### Problem description
Lay out the lines from the one containing "From your perspective, is" through the end of the records as a JSON list of strings, with one string per line and blank lines omitted.

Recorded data

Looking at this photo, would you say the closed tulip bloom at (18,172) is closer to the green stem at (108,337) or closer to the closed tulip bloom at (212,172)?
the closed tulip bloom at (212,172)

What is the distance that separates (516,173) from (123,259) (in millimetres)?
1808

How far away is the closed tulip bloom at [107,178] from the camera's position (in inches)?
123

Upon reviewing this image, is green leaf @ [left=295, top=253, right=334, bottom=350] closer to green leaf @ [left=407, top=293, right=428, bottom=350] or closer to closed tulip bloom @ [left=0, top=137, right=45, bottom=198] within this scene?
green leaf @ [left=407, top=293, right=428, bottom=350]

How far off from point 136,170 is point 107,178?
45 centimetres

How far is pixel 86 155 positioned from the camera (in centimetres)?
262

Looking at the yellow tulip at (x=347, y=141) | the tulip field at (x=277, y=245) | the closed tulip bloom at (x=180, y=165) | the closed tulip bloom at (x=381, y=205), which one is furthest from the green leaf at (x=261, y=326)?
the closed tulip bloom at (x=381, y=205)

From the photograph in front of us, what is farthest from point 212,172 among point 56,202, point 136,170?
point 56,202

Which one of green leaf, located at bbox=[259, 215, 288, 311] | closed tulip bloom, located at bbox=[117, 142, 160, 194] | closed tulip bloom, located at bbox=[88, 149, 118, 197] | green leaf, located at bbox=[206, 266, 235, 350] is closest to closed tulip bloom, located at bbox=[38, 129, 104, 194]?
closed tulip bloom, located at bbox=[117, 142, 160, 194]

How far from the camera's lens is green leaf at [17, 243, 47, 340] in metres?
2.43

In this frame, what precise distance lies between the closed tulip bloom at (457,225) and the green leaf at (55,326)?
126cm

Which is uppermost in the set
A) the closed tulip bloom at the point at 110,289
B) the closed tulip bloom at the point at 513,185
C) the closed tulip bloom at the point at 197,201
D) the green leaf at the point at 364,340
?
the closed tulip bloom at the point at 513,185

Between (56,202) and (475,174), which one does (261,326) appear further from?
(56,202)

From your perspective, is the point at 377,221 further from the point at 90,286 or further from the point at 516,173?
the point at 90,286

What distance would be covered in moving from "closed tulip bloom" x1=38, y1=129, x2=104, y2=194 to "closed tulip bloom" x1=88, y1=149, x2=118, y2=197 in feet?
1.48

### Exercise solution
[
  "From your perspective, is the point at 377,221 further from the point at 90,286 or further from the point at 516,173?",
  "the point at 90,286",
  "What distance would be covered in moving from \"closed tulip bloom\" x1=38, y1=129, x2=104, y2=194 to \"closed tulip bloom\" x1=88, y1=149, x2=118, y2=197 in feet?",
  "1.48"
]